Michigan charges two right-wing operatives with felonies over voter suppression scheme.
From left, Jacob Wohl and Jack Burkman in 2018. On Thursday they were charged with felonies related to voter suppression in connection with thousands of intimidating robocalls.
From left, Jacob Wohl and Jack Burkman in 2018. On Thursday they were charged with felonies related to voter suppression in connection with thousands of intimidating robocalls.Credit…Joshua Roberts/Reuters
Two right-wing political operatives were charged Thursday with a series of felonies in connection with a robocall scheme that Michigan’s attorney general said was part of a broad effort intended to intimidate minority voters from casting mail-in ballots.
The operatives, Jack Burkman and Jacob Wohl, made automated calls to around 12,000 Michigan residents in August, warning them that their personal information from mail-in ballots could be used to execute outstanding arrest warrants or by credit card companies to collect unpaid debts, the authorities said.
Many of the residents who were targeted live in Detroit and other cities, said Dana Nessel, Michigan’s attorney general.

(Information shown):

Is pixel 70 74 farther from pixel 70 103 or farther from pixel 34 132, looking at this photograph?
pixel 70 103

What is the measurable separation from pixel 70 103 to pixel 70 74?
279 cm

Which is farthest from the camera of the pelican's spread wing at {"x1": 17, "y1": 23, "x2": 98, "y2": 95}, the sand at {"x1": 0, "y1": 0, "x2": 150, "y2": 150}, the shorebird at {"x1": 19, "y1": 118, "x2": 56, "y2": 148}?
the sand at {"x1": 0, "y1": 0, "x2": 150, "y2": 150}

--

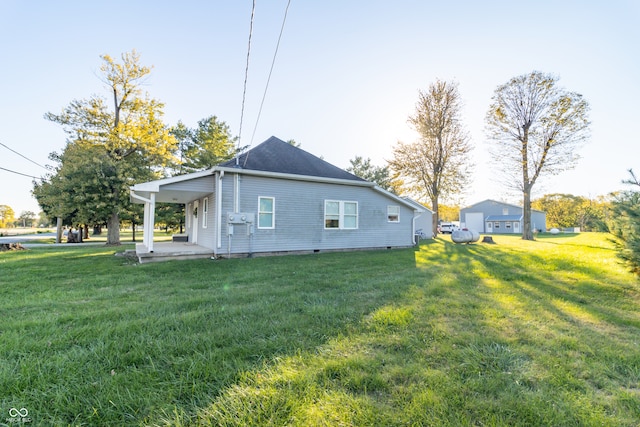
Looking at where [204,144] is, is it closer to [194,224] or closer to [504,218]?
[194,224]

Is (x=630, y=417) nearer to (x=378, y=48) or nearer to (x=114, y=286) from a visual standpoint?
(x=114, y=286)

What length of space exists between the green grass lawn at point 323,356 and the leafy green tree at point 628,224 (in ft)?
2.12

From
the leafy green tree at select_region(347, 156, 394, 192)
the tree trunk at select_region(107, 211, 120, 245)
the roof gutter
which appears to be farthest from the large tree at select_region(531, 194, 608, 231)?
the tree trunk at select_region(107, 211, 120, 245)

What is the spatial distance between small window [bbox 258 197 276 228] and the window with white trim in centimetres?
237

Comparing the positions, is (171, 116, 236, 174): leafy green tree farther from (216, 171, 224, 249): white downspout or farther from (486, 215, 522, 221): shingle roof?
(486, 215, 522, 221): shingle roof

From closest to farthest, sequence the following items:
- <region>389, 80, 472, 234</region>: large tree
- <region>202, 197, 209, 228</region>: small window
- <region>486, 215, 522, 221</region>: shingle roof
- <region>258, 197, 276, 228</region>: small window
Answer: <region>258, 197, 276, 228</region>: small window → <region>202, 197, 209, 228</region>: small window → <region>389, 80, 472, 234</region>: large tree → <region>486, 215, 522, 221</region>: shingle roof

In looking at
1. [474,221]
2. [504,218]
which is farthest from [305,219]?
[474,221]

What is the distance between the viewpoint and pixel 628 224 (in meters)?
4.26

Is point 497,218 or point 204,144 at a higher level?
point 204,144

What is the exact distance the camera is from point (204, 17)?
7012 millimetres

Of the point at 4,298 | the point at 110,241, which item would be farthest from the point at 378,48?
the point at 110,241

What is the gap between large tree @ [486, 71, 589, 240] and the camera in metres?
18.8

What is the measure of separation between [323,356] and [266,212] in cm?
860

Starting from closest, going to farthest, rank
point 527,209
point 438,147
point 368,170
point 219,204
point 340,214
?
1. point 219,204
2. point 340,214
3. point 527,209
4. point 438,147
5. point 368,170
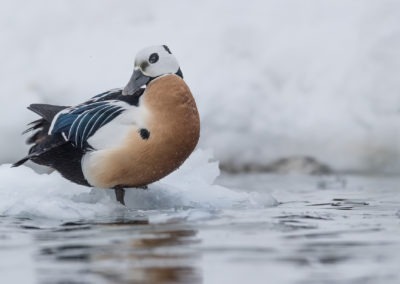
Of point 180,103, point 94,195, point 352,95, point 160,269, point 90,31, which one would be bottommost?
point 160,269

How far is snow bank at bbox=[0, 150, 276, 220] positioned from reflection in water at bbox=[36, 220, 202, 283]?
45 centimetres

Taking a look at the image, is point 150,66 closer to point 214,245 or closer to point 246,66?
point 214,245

==

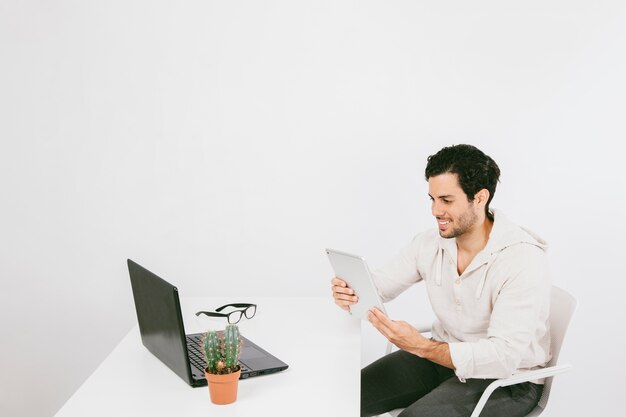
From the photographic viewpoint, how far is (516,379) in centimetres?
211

(Task requirements):
a) Answer these questions about the Michigan robocall article:
(i) About how many Michigan residents received the automated calls, and in what month?
(ii) Who is Michigan's attorney general?
(iii) Who is credited for the photo?
b) Can you write the next part of the Michigan robocall article, picking up after its final sentence?
The data comes from a separate source.

(Task-by-task answers):
a)
(i) Around 12,000, in August.
(ii) Dana Nessel.
(iii) Joshua Roberts/Reuters.

b)
The calls — believed to be among 85,000 made nationally by the operatives — also claimed that mail-in voting information could be used by the government to track people for mandatory vaccination programs, the attorney general’s office said.
Both men have drawn attention for their efforts to smear opponents of President Trump.
“This effort specifically targeted minority voters in an attempt to deter them from voting in the November election,” Ms. Nessel said in a statement. “We’re all well aware of the frustrations caused by the millions of nuisance robocalls flooding our cellphones and landlines each day, but this particular message poses grave consequences for our democracy and the principles upon which it was built. Michigan voters are entitled to a full, free and fair election in November and my office will not hesitate to pursue those who jeopardize that.”
Mr. Burkman, 54, of Arlington, Va., and Mr. Wohl, 22, of Los Angeles, were each charged with intimidating voters, conspiracy to intimidate voters, using a computer to intimidate voters and conspiracy to use a computer to intimidate voters, according to a criminal complaint.
Mr. Burkman, who is well known for peddling right-wing conspiracy theories and who has tried to smear public figures that included the special counsel Robert S. Mueller III with fabricated sexual misconduct allegations, did not immediately respond to a request for comment.
Efforts to reach Mr. Wohl, who has contributed to The Gateway Pundit, a right-wing news site, were unsuccessful. Mr. Wohl’s Twitter account was suspended. Mr. Wohl was charged last month with a felony in California related to the sale of a security, according to court documents.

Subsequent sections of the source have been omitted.